As we saw in Myth #49, when Abraham left Egypt he headed south into Upper Egypt, not into Canaan. This suggests that the story of Abraham and the pharaoh stems from an Egyptian source. Following the traditional Jewish chronology of the Bible, Abraham arrived in Egypt during the latter half of the eighteenth century B.C. For the Egyptians, this was a troubling time that Egyptologists refer to as the Second Intermediate Period.
During this era, a coalition of non-Egyptians residing in the Egyptian delta began to seize power. Known as the Hyksos, they eventually took control over most of Egypt and ruled for almost two centuries. The legitimate Egyptian kings in Thebes either kept control over some portion of Upper Egypt or served as vassals to the Hyksos rulers in Lower Egypt.
In an interesting mythological/literary twist, the Hyksos kings worshipped the Egyptian god Set, the only recognized mythological rival to Horus. The Hyksos-Thebes conflict mirrored the Horus-Set conflict, and later Egyptian literature tended to identify foreign invaders as agents of Set. The Hyksos interregnum had a powerful impact on the Egyptian mind and generated much mythic and literary imagery
.
The Hyksos built their capital at Avaris and dedicated the city to Set. About 450 years later, well after Egypt expelled the Hyksos, Pharaoh Ramesses II changed the name of Avaris to Pi-Ramesses. This city was one of the two cities that Hebrew slaves worked in, although it is not clear whether they worked there before or after the name change. The city continued to be a center for Set worship. Israelite tradition, therefore, would recall Set as an enemy king who persecuted them.
When Abraham arrived in Egypt during the famine he would have arrived in the Egyptian delta at about the time that the Hyksos had already established a stronghold in that region. The desire of the pharaoh to marry Abraham’s wife would have been a metaphorical portrayal of the negotiations and feuds between the rising Hyksos princes and the opposing local princes. The Hyksos leader wanted a treaty. Abraham, corresponding to a local Egyptian governor, at first acquiesced and then rebelled. He fled south to Thebes, joining the legitimate rulers in their struggle against the invaders.

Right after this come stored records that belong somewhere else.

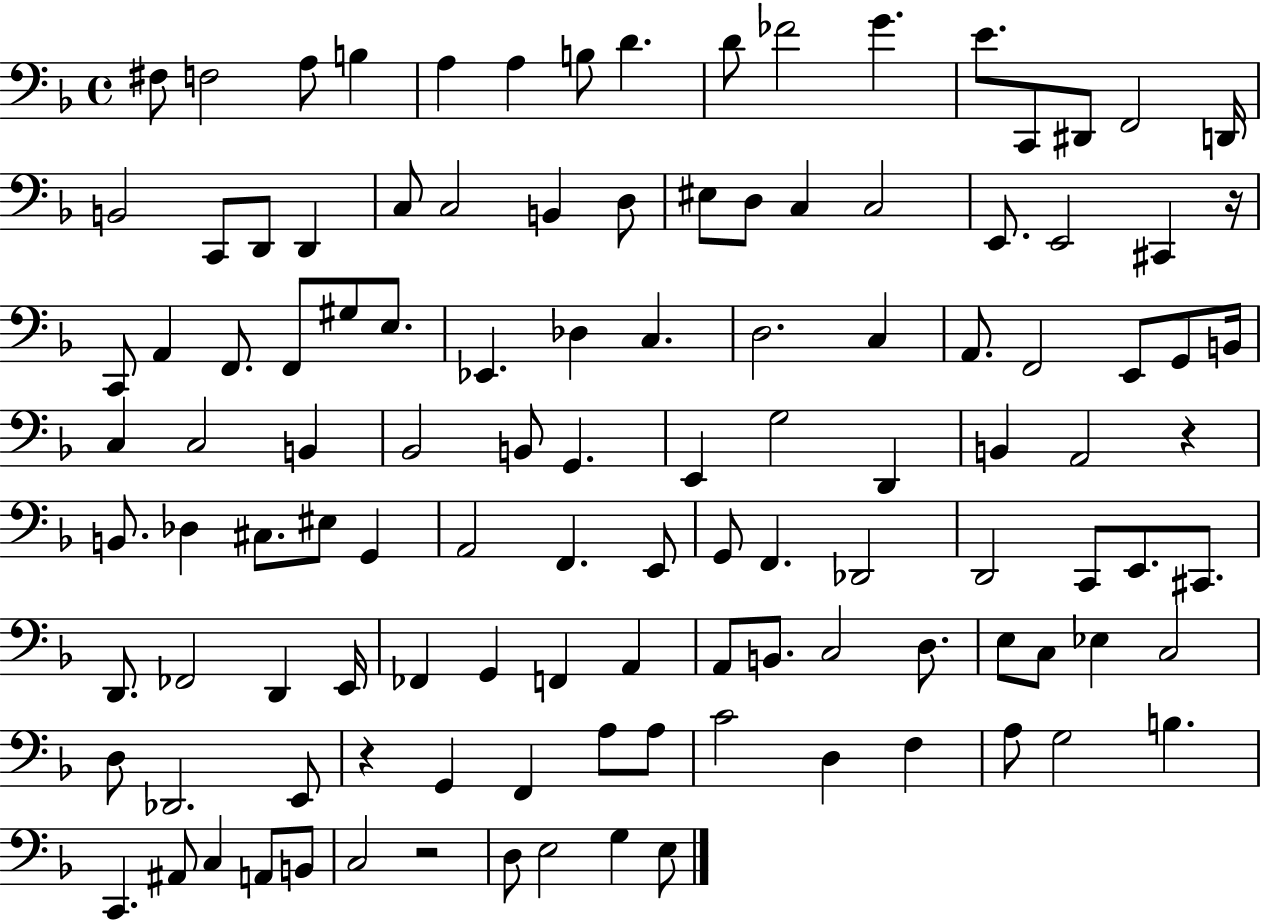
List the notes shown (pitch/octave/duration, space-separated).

F#3/e F3/h A3/e B3/q A3/q A3/q B3/e D4/q. D4/e FES4/h G4/q. E4/e. C2/e D#2/e F2/h D2/s B2/h C2/e D2/e D2/q C3/e C3/h B2/q D3/e EIS3/e D3/e C3/q C3/h E2/e. E2/h C#2/q R/s C2/e A2/q F2/e. F2/e G#3/e E3/e. Eb2/q. Db3/q C3/q. D3/h. C3/q A2/e. F2/h E2/e G2/e B2/s C3/q C3/h B2/q Bb2/h B2/e G2/q. E2/q G3/h D2/q B2/q A2/h R/q B2/e. Db3/q C#3/e. EIS3/e G2/q A2/h F2/q. E2/e G2/e F2/q. Db2/h D2/h C2/e E2/e. C#2/e. D2/e. FES2/h D2/q E2/s FES2/q G2/q F2/q A2/q A2/e B2/e. C3/h D3/e. E3/e C3/e Eb3/q C3/h D3/e Db2/h. E2/e R/q G2/q F2/q A3/e A3/e C4/h D3/q F3/q A3/e G3/h B3/q. C2/q. A#2/e C3/q A2/e B2/e C3/h R/h D3/e E3/h G3/q E3/e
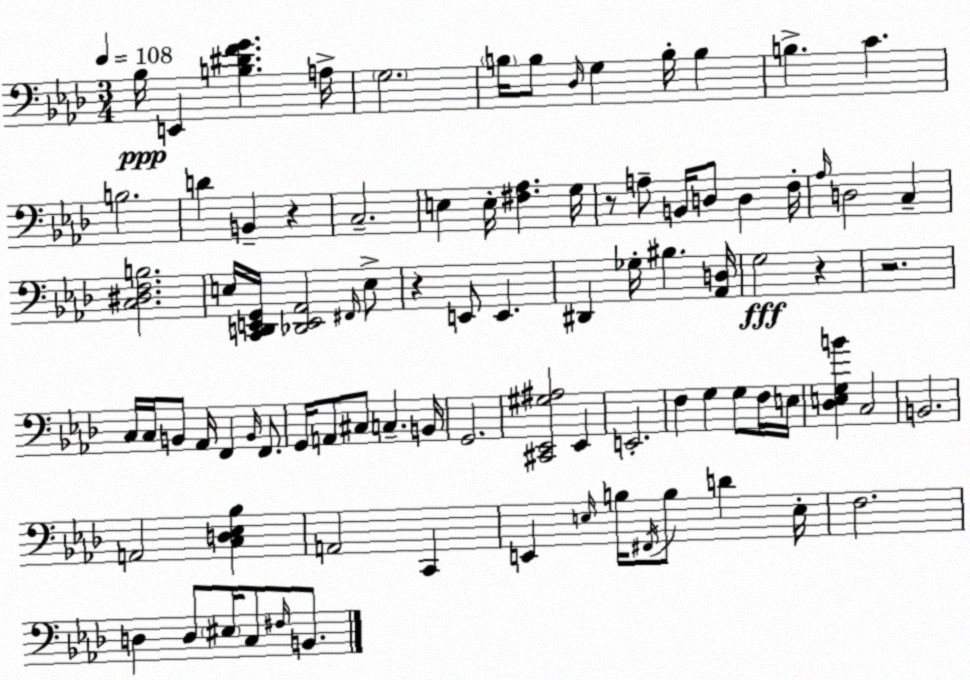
X:1
T:Untitled
M:3/4
L:1/4
K:Fm
_B,/4 E,, [B,^DFG] A,/4 G,2 B,/4 B,/2 _D,/4 G, B,/4 B, B, C B,2 D B,, z C,2 E, E,/4 [^F,_A,] G,/4 z/2 A,/2 B,,/4 D,/2 D, F,/4 _A,/4 D,2 C, [C,^D,F,B,]2 E,/4 [C,,D,,E,,G,,]/4 [_D,,E,,_A,,]2 ^F,,/4 E,/2 z E,,/2 E,, ^D,, _G,/4 ^B, [_A,,D,]/4 G,2 z z2 C,/4 C,/4 B,,/2 _A,,/4 F,, B,,/4 F,,/2 G,,/4 A,,/2 ^C,/2 C, B,,/4 G,,2 [^C,,_E,,^G,^A,]2 _E,, E,,2 F, G, G,/2 F,/4 E,/4 [_D,E,G,B] C,2 B,,2 A,,2 [C,D,_E,_B,] A,,2 C,, E,, E,/4 B,/4 ^F,,/4 B,/2 D E,/4 F,2 D, D,/2 ^E,/4 C,/2 ^F,/4 B,,/2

The city of Gerar was located in the Wilderness of Shur, the territory that Egyptians associated with the god Set. In post-Hyksos times, the rebellion of an Egyptian Abraham against a Set-worshipping king in the delta came to be equated with a rebellion against the forces of Set in the Wilderness of Shur. Abimelech of Gerar, whose name means “Father-King,” would have originally been a symbolic representation of the last Hyksos ruler, but since Gerar lay in what later became Philistine territory, the biblical redactors assumed that Abimelech must have been a Philistine king. This later rewriting of the story reinforced the idea in the mind of biblical editors that when Abraham left Egypt he went to Canaan.
So, while the story of Abraham and the pharaoh originally symbolized the conflict between Thebes and the Hyksos kings, and took place in Egypt, the story evolved into a conflict with a king in the territory of Set, and evolved further into a conflict with a Philistine king. In the meantime, political factions argued over whether Abraham or Isaac established a better claim to Beer-sheba, an argument that no doubt had something to do with resolving territorial claims among the Israelites.